Nollaig’s prodigious technique and her unique ability to play both classical and traditional music with equal proficiency, coupled with her exceptional expressive gifts has inspired a number of composers to write orchestral pieces for her. In 2003 she performed in front of millions as soloist with the RTE Concert Orchestra in a work by Shaun Davey commissioned by the Special Olympics held in Dublin. With the same orchestra she performed a piece by Dónal Lunny, commissioned in 1997 to commemorate the 150th anniversary of the Great Irish Famine, on several occasions, most recently at Expo 2000 in Hanover. In 1999 she gave the first performance in New York of a Concerto for Violin and Irish Fiddle by Evan Chambers, which had been commissioned by the Albany Symphony Orchestra.
She enjoys an unrivalled popularity among composers of film-music with an Irish tinge and has been the featured soloist on over twenty feature-films – most recently in Dancing at Lughnasa and Waking Ned. She was of course seen as well as heard world-wide in the 1992 Hear My Song (about the life of singer Josef Locke). She is herself a prolific composer, writing for Coolfin, television documentaries and for her own recording projects.
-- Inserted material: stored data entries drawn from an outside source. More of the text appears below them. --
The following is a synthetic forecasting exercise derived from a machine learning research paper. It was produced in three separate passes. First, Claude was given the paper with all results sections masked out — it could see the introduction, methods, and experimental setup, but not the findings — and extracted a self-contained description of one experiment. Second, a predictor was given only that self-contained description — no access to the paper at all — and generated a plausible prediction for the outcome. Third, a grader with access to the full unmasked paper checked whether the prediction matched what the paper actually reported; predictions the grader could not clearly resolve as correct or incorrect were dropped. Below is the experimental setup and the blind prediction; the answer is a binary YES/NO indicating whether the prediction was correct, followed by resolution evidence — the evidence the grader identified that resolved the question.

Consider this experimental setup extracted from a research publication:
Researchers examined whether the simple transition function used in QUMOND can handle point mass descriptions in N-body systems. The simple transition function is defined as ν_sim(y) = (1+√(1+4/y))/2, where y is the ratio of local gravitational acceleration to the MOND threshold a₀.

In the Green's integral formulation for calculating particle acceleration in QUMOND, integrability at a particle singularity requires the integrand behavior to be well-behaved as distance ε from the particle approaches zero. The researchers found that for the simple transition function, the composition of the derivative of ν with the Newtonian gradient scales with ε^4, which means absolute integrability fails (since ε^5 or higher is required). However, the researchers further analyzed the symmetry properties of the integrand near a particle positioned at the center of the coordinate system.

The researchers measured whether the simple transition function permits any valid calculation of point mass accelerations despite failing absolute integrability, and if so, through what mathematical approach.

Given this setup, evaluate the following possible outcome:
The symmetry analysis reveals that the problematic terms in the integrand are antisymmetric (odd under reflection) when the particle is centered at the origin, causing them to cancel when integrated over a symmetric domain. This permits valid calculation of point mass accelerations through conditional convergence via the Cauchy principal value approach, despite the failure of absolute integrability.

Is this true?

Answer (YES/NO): YES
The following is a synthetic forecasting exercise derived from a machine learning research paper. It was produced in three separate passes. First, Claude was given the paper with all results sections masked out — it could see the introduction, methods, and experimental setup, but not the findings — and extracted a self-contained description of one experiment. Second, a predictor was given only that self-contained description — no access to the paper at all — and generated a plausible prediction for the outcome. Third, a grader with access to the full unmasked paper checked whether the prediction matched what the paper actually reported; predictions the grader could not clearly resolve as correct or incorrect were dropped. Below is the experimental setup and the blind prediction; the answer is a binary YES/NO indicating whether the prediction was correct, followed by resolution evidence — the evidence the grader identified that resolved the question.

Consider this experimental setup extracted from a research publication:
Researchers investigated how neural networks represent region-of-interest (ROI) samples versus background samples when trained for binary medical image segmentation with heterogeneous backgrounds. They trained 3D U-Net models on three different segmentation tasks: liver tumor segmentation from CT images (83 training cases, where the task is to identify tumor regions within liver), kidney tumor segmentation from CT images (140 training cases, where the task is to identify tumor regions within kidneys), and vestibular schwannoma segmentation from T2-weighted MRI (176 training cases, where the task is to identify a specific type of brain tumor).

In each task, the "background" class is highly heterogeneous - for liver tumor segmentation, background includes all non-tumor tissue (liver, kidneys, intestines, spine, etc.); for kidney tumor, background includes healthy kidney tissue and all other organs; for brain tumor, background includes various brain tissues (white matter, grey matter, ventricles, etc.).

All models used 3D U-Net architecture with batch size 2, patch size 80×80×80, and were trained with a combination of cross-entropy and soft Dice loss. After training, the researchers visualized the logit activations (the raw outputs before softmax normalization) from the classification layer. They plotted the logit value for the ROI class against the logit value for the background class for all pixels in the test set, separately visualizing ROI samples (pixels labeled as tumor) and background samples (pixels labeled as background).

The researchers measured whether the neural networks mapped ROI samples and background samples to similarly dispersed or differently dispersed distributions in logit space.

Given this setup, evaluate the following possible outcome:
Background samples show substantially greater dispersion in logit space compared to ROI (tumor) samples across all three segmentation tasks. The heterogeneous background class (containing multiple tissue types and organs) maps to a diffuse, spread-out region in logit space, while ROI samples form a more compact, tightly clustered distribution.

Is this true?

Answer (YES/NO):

Nollaig has recorded and worked with Enya, Van Morrison, Sinéad O’Connor, Nanci Griffith, Ricky Skaggs, Rod Stewart, Dónal Lunny, Mary Black, Carlos Nuñez, Jim Rooney, Andy Irvine, Moving Hearts, The Indigo Girls, Spandau Ballet, Christy Moore, Liam O’Flynn, Dan ar Bras, Sharon Shannon, Maura O’Connell, Dick Gaughan, Paddy Keenan, Máirtín O’Connor and her sister, the innovative and influential harper Máire Ní Chathasaigh, among many others. She was a star performer in Dan ar Bras’ massively successful Héritage des Celtes project: both albums (released by Sony France) received Gold Discs in France and Héritage received the French equivalent of the Brit Awards. She has made two critically-acclaimed albums, Lead The Knave and Causeway with Arty McGlynn and her solo album The Music of What Happened will be released very soon.